* Exercise *
Reproduce every one of the following rows word for word, keeping each line as it appears.

* Records to use *
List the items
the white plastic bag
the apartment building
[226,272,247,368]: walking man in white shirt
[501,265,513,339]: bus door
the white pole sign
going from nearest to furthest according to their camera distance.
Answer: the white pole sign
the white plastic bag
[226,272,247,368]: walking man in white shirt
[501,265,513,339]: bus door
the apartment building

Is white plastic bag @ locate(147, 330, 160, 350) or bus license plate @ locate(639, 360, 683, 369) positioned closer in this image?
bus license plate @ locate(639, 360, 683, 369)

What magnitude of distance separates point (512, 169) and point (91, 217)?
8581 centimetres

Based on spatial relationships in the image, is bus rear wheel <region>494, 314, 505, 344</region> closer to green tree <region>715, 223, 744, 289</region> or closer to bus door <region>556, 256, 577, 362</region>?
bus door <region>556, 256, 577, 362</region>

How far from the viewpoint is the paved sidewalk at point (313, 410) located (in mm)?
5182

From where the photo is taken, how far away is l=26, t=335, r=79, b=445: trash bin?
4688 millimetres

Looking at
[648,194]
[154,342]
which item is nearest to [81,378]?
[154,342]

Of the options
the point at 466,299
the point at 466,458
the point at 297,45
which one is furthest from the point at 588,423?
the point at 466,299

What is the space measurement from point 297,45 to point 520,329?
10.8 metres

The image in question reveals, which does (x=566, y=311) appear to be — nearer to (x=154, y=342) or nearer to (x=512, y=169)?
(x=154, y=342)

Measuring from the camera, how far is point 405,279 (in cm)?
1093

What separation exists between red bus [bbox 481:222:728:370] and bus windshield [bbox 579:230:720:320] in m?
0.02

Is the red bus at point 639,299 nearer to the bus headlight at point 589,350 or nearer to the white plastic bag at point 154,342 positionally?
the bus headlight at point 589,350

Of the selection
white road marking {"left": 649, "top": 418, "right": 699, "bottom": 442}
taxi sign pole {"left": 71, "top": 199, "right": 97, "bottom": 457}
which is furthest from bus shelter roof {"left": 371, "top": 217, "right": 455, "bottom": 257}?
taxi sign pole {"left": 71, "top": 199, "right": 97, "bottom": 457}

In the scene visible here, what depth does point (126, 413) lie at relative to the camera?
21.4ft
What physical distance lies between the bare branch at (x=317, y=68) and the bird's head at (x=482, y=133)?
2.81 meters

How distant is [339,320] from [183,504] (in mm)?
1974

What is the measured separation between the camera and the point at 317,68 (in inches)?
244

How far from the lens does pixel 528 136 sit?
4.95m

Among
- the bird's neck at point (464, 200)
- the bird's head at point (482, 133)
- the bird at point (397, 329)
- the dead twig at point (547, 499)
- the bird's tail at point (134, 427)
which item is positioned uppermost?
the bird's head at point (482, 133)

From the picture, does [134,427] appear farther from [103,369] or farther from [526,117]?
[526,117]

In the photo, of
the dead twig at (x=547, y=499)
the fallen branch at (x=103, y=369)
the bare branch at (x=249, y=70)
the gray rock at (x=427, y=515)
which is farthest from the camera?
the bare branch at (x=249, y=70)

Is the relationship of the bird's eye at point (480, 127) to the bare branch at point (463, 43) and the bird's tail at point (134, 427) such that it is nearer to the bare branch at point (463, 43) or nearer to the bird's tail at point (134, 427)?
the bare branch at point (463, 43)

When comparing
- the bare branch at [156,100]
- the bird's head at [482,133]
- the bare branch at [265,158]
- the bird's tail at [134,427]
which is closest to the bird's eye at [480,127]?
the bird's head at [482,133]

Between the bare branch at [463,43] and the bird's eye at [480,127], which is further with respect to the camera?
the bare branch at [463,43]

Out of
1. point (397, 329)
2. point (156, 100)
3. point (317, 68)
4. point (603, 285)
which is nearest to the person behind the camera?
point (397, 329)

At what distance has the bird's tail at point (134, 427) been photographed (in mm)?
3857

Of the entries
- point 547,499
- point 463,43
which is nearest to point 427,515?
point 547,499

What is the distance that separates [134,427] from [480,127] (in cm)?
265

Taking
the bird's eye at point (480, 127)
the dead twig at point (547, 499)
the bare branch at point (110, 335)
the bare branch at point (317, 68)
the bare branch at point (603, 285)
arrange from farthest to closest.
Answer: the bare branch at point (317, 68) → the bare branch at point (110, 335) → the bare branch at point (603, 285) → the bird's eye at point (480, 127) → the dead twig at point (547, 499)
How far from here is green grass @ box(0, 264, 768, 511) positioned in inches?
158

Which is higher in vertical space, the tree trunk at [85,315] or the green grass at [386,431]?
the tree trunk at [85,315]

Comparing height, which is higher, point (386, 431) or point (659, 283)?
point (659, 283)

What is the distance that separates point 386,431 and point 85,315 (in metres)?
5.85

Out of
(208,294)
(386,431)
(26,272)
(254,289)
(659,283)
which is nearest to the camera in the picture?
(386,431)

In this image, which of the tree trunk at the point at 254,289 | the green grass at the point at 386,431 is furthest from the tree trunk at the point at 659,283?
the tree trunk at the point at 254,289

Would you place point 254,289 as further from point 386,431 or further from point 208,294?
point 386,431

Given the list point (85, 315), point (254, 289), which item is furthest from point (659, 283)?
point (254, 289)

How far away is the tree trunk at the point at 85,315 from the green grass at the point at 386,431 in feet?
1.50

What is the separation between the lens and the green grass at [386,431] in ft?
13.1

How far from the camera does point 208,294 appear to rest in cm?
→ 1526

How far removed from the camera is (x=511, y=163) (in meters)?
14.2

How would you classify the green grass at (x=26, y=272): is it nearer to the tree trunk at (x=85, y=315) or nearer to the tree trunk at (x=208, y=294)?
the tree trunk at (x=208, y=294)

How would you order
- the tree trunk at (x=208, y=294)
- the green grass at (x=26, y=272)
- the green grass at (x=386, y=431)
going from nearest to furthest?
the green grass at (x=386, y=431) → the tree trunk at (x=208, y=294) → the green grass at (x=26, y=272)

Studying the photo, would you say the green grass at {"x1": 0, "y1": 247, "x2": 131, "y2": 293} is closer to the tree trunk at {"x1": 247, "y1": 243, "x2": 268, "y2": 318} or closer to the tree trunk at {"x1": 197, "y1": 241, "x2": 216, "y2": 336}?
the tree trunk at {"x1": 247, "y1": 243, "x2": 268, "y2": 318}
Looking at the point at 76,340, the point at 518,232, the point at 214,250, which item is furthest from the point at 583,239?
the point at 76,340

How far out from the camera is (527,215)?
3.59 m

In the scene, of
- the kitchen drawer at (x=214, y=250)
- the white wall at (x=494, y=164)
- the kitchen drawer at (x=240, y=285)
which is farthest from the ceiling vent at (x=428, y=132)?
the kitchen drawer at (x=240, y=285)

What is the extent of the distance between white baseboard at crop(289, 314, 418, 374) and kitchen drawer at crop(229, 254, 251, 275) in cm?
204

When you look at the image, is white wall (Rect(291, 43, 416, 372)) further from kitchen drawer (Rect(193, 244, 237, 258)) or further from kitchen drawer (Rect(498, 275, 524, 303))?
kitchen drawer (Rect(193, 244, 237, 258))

* Written reply *
List the items
the white plastic bag
the apartment building
[226,272,247,368]: walking man in white shirt
[501,265,513,339]: bus door
the white pole sign
going from nearest to furthest according to their camera distance.
Answer: the white pole sign
the white plastic bag
[226,272,247,368]: walking man in white shirt
[501,265,513,339]: bus door
the apartment building

Is white plastic bag @ locate(147, 330, 160, 350) or bus license plate @ locate(639, 360, 683, 369) positioned closer in this image?
bus license plate @ locate(639, 360, 683, 369)

What magnitude of distance separates point (512, 169) and point (91, 217)?
8581 centimetres

Based on spatial relationships in the image, is bus rear wheel <region>494, 314, 505, 344</region> closer to green tree <region>715, 223, 744, 289</region> or closer to bus door <region>556, 256, 577, 362</region>?
bus door <region>556, 256, 577, 362</region>

How far from the viewpoint is the paved sidewalk at point (313, 410) located (in mm)?
5182

From where the photo is taken, how far away is l=26, t=335, r=79, b=445: trash bin?
4688 millimetres

Looking at
[648,194]
[154,342]
which item is nearest to [81,378]?
[154,342]

Of the options
the point at 466,299
the point at 466,458
the point at 297,45
which one is furthest from the point at 588,423?
the point at 466,299

What is the space measurement from point 297,45 to point 520,329?
10.8 metres

The image in question reveals, which does (x=566, y=311) appear to be — nearer to (x=154, y=342) or nearer to (x=512, y=169)?
(x=154, y=342)

Measuring from the camera, how far is point 405,279 (in cm)?
1093

What separation exists between red bus [bbox 481:222:728:370] and bus windshield [bbox 579:230:720:320] in m?
0.02

Is the red bus at point 639,299 nearer to the bus headlight at point 589,350 or nearer to the white plastic bag at point 154,342 positionally?
the bus headlight at point 589,350

Of the selection
white road marking {"left": 649, "top": 418, "right": 699, "bottom": 442}
taxi sign pole {"left": 71, "top": 199, "right": 97, "bottom": 457}
which is furthest from bus shelter roof {"left": 371, "top": 217, "right": 455, "bottom": 257}?
taxi sign pole {"left": 71, "top": 199, "right": 97, "bottom": 457}

In the scene visible here, what depth does point (126, 413) lie at relative to the camera?
21.4ft
What physical distance lies between the bare branch at (x=317, y=68) and the bird's head at (x=482, y=133)?
2.81 meters

How distant is [339,320] from [183,504] (in mm)?
1974

What is the measured separation between the camera and the point at 317,68 (in inches)?
244

How far from the lens does pixel 528 136 sit?
4.95m

Among
- the bird's neck at point (464, 200)
- the bird's head at point (482, 133)
- the bird at point (397, 329)
- the dead twig at point (547, 499)
- the bird's tail at point (134, 427)
which item is positioned uppermost?
the bird's head at point (482, 133)

From the picture, does [134,427] appear farther from [103,369] or farther from [526,117]?
[526,117]

In the photo, of
the dead twig at (x=547, y=499)
the fallen branch at (x=103, y=369)
the bare branch at (x=249, y=70)
the gray rock at (x=427, y=515)
which is farthest from the camera?
the bare branch at (x=249, y=70)

Is the relationship of the bird's eye at point (480, 127) to the bare branch at point (463, 43) and the bird's tail at point (134, 427) such that it is nearer to the bare branch at point (463, 43) or nearer to the bird's tail at point (134, 427)?
the bare branch at point (463, 43)

When comparing
- the bare branch at [156,100]
- the bird's head at [482,133]
- the bare branch at [265,158]
- the bird's tail at [134,427]
which is closest to the bird's eye at [480,127]?
the bird's head at [482,133]

Between the bare branch at [463,43] and the bird's eye at [480,127], which is further with respect to the camera?
the bare branch at [463,43]

Out of
1. point (397, 329)
2. point (156, 100)
3. point (317, 68)
4. point (603, 285)
which is nearest to the person behind the camera?
point (397, 329)

At what distance has the bird's tail at point (134, 427) been photographed (in mm)?
3857

Of the entries
- point 547,499
- point 463,43
which is nearest to point 427,515?
point 547,499

What is the distance that separates [134,427] from [480,127] (in cm)?
265

Taking
the bird's eye at point (480, 127)
the dead twig at point (547, 499)
the bare branch at point (110, 335)
the bare branch at point (317, 68)
the bare branch at point (603, 285)
arrange from farthest to closest.
Answer: the bare branch at point (317, 68) → the bare branch at point (110, 335) → the bare branch at point (603, 285) → the bird's eye at point (480, 127) → the dead twig at point (547, 499)
How far from here is green grass @ box(0, 264, 768, 511) positioned in inches?
158

Which is higher in vertical space, the tree trunk at [85,315] or the green grass at [386,431]?
the tree trunk at [85,315]

Comparing height, which is higher, point (386, 431) or point (659, 283)?
point (659, 283)

What is the distance that separates point 386,431 and point 85,315 (in metres)?
5.85

Out of
(208,294)
(386,431)
(26,272)
(254,289)
(659,283)
which is nearest to the camera in the picture?
(386,431)

In this image, which of the tree trunk at the point at 254,289 | the green grass at the point at 386,431 is furthest from the tree trunk at the point at 659,283?
the tree trunk at the point at 254,289

Would you place point 254,289 as further from point 386,431 or further from point 208,294?
point 386,431

Given the list point (85, 315), point (254, 289), which item is furthest from point (659, 283)?
point (254, 289)

How far away is the tree trunk at the point at 85,315 from the green grass at the point at 386,431 in feet?
1.50

What is the separation between the lens and the green grass at [386,431] in ft?
13.1

How far from the camera does point 208,294 appear to rest in cm?
→ 1526

How far removed from the camera is (x=511, y=163) (in meters)?
14.2

How would you classify the green grass at (x=26, y=272): is it nearer to the tree trunk at (x=85, y=315) or nearer to the tree trunk at (x=208, y=294)?
the tree trunk at (x=208, y=294)

How would you order
- the tree trunk at (x=208, y=294)
- the green grass at (x=26, y=272)
- the green grass at (x=386, y=431)
going from nearest to furthest?
the green grass at (x=386, y=431) → the tree trunk at (x=208, y=294) → the green grass at (x=26, y=272)

Studying the photo, would you say the green grass at {"x1": 0, "y1": 247, "x2": 131, "y2": 293} is closer to the tree trunk at {"x1": 247, "y1": 243, "x2": 268, "y2": 318} or closer to the tree trunk at {"x1": 197, "y1": 241, "x2": 216, "y2": 336}?
the tree trunk at {"x1": 247, "y1": 243, "x2": 268, "y2": 318}
Looking at the point at 76,340, the point at 518,232, the point at 214,250, which item is furthest from the point at 583,239?
the point at 76,340

How far out from the camera is (527,215)?
3.59 m

In the scene, of
- the kitchen drawer at (x=214, y=250)
- the white wall at (x=494, y=164)
- the kitchen drawer at (x=240, y=285)
which is farthest from the ceiling vent at (x=428, y=132)?
the kitchen drawer at (x=240, y=285)

What is the extent of the distance between white baseboard at crop(289, 314, 418, 374) and kitchen drawer at crop(229, 254, 251, 275) in cm?
204

When you look at the image, is white wall (Rect(291, 43, 416, 372)) further from kitchen drawer (Rect(193, 244, 237, 258)) or further from kitchen drawer (Rect(498, 275, 524, 303))?
kitchen drawer (Rect(193, 244, 237, 258))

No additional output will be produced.